[What to work on] List every username that the forum thread on which-clauses gives as the author of a post or a quoted passage.

Didn't you read post #17 Giorgio?


Florentia52 said:


> This would also be correct:
> "He is *the only one* of the guys *who smokes *a lot."


----------



## Edinburgher

In #23 you give three examples (I'll call them A, B, and C) which you say are similar in construction.  But actually only A is similar in construction to the Turkey example (but not equivalent, see below).

Examples B and C are entirely different because they do not have a which-clause.  In both B and C the subject takes the form "one of the <plural noun>", and is therefore singular.

In example A (Australian films), It's more likely that  the which-clause is non-defining (the presence of the comma is a clue)  and that two independent statements are being made about "that film":  (1) it is one of Australia's latest, and (2) it has not been released  yet.  It's not talking about a bunch of latest films that have not  yet been released, of which "that" is one.  So this *which* refers to "that film", not to "the latest films".  It would have been possible (and perhaps preferable) to write this sentence without a which-clause, e.g.: "That is one of the latest movies in Australia,  _and it has_ not been released in theatres yet."

In our Turkey example we have "X is one of Y which has Z", and the semantic association is "X is one of (Y which has Z)", except that *has* has to be *have* because Y is plural.  The which-clause is a defining clause as far as Y is concerned, and then X is selected from the Y set and presented as an example of one country that has a lot of tourists.  The set Y is the set of countries which are defined by their attribute that they have a lot of tourists, and X is one of them.  So this *which* refers to the countries, not to Turkey.

If you tried to re-write the Turkey example with "and it" instead of "which", you would see that it doesn't make sense.  That's what makes it different from the films example.
_Turkey is one of the countries in the world, and it has attracted a lot of tourists from 1980 to now._
What is wrong with this is that it incorporates a pointless tautology.  Of course Turkey is one of the countries in the world, it's so obvious that it does not need to be said.  The only reason for even mentioning "the countries in the world" is so that the which-clause can be applied to this phrase.


----------



## sb70012

Thanks for answering but so long an explanation. 
It's hard for me a nonnative English speaker to detect the difference between example A and my Turkey example.

[Provided records]
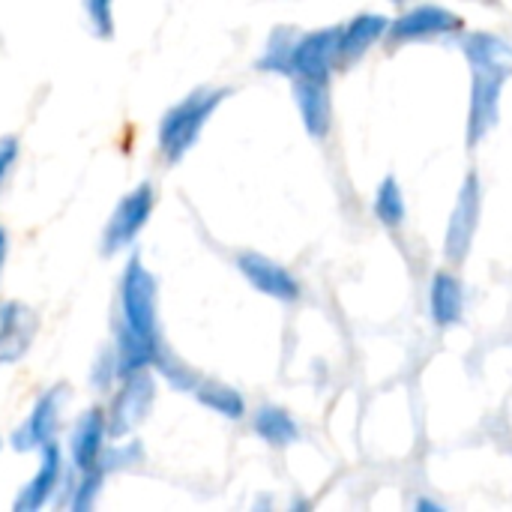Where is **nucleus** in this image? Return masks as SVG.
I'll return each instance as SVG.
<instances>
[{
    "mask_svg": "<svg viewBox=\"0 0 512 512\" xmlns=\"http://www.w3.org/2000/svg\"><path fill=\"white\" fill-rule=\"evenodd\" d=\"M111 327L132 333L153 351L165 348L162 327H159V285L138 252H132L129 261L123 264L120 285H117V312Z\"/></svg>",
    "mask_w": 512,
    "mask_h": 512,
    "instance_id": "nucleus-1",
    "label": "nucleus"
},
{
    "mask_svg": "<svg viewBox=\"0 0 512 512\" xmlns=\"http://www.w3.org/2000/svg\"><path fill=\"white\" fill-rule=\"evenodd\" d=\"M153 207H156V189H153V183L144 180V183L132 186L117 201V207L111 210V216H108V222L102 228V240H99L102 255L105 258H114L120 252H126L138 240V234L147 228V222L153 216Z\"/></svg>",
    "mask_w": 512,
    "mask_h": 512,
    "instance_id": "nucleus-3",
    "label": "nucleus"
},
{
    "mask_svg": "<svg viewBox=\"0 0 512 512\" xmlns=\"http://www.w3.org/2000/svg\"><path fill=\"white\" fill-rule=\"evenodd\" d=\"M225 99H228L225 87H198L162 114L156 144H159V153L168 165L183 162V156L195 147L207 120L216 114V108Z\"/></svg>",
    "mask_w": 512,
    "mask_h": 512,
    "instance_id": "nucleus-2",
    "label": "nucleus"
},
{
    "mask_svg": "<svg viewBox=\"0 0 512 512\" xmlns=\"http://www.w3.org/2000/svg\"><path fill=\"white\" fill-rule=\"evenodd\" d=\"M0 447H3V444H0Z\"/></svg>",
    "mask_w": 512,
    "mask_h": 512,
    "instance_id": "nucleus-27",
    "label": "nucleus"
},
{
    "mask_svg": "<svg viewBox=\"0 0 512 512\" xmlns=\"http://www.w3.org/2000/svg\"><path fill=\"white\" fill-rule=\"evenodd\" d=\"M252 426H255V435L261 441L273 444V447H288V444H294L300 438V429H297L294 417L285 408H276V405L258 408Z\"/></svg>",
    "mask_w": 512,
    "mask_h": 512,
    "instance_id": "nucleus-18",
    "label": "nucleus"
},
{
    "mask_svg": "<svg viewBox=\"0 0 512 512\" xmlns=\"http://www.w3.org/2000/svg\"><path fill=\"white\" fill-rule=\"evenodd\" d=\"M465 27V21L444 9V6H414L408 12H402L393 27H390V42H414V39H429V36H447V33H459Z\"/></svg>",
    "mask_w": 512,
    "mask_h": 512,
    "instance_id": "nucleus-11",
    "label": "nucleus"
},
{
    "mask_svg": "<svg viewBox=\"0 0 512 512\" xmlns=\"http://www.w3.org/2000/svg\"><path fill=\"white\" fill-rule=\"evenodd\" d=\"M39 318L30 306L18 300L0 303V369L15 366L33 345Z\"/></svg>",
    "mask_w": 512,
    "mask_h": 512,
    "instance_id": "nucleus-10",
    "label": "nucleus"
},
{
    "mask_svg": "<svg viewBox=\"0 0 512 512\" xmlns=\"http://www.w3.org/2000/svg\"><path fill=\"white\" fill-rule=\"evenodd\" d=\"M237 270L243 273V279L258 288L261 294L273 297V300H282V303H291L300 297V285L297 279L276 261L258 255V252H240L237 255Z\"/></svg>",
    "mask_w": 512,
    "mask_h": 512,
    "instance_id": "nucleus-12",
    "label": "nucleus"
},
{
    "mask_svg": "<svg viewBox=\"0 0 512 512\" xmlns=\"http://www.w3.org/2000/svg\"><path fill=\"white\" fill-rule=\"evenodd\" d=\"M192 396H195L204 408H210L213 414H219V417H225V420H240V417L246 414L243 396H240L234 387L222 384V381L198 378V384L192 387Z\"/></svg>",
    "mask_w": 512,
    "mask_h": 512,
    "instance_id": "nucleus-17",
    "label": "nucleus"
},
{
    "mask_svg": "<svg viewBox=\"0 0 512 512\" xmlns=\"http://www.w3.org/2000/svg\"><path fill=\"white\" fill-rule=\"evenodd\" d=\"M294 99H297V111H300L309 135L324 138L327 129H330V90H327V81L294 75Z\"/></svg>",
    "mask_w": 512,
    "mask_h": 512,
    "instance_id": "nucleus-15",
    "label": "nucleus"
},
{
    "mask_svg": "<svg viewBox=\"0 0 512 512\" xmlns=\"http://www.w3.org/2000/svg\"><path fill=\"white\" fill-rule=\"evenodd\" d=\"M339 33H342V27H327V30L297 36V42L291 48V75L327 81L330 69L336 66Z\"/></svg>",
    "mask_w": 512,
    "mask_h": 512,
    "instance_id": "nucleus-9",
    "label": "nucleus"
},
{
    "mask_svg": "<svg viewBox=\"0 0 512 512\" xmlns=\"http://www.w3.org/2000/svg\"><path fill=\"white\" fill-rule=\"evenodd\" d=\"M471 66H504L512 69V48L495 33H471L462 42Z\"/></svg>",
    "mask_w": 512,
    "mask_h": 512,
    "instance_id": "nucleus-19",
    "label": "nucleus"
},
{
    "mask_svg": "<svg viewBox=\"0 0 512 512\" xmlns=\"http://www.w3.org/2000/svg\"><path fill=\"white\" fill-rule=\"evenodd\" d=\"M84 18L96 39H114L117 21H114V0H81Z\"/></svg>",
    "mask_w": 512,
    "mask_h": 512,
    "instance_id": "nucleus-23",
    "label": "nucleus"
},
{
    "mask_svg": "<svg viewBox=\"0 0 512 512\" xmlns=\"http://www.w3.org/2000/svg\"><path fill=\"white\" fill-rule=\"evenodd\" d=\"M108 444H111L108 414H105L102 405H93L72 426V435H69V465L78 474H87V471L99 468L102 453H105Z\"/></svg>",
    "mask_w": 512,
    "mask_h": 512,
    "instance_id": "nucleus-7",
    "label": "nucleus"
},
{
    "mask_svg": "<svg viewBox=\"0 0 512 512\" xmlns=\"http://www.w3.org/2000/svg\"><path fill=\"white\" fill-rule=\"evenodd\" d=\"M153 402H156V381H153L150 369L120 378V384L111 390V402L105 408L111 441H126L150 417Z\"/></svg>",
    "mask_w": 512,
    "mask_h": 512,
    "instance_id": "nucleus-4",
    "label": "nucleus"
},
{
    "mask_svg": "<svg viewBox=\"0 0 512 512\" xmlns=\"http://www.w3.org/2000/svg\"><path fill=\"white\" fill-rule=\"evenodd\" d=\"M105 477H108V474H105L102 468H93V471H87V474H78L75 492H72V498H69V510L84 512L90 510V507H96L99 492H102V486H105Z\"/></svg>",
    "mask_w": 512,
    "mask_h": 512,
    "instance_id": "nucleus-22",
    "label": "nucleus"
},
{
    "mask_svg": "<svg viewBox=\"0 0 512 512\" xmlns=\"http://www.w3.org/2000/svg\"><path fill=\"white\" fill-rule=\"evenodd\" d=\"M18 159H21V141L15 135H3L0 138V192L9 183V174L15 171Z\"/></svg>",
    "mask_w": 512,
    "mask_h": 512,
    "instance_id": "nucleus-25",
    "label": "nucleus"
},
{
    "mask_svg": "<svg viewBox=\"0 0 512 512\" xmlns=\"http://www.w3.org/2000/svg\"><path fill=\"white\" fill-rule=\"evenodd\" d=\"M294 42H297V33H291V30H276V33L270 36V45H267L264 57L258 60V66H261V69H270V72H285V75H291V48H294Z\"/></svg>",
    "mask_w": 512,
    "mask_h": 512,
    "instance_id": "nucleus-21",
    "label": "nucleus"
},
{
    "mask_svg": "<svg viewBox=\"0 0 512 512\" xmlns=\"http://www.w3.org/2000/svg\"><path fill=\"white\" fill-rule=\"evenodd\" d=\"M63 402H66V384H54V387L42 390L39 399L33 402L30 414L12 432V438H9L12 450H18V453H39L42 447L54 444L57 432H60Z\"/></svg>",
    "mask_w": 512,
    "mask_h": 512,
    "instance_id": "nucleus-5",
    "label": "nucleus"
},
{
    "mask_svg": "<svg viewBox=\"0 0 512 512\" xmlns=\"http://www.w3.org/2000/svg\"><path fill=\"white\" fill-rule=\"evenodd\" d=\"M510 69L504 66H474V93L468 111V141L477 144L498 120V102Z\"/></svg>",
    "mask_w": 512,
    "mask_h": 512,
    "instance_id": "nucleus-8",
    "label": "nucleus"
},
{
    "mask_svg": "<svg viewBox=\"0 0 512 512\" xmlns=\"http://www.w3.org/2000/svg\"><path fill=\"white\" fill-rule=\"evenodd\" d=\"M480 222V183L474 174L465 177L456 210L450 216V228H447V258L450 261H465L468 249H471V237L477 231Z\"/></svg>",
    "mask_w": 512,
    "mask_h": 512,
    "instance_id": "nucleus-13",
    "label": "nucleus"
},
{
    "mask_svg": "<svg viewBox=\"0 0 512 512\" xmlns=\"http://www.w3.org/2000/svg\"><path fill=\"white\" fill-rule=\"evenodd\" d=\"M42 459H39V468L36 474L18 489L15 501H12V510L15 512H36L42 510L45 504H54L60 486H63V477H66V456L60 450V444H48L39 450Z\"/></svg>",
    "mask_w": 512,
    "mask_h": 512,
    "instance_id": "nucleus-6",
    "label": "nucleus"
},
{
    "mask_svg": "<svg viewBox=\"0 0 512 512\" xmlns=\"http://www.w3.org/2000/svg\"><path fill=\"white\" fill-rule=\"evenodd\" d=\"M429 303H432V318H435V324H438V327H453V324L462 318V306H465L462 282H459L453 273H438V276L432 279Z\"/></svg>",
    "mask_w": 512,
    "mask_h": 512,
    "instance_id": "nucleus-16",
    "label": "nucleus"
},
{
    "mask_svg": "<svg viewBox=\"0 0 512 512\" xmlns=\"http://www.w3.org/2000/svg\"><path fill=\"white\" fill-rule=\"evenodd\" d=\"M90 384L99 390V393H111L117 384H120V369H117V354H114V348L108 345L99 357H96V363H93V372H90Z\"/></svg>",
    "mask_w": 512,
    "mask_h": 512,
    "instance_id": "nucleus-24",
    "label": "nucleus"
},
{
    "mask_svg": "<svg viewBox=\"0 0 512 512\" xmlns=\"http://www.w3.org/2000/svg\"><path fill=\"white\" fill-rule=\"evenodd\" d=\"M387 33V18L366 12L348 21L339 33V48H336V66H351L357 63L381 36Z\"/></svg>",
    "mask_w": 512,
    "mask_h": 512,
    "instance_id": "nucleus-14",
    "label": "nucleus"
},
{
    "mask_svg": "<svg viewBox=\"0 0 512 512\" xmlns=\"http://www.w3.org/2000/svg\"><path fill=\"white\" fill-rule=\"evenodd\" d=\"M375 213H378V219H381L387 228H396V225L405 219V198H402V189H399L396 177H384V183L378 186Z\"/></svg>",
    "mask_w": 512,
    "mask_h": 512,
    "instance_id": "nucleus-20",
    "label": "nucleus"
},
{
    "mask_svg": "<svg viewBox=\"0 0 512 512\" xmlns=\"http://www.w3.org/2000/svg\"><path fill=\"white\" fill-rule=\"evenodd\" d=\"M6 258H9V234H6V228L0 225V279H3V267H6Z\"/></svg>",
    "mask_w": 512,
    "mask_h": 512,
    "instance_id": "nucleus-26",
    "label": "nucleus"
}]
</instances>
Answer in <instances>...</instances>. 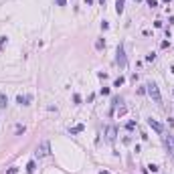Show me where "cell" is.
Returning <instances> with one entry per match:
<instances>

[Task response] Florentia52, Edinburgher, sb70012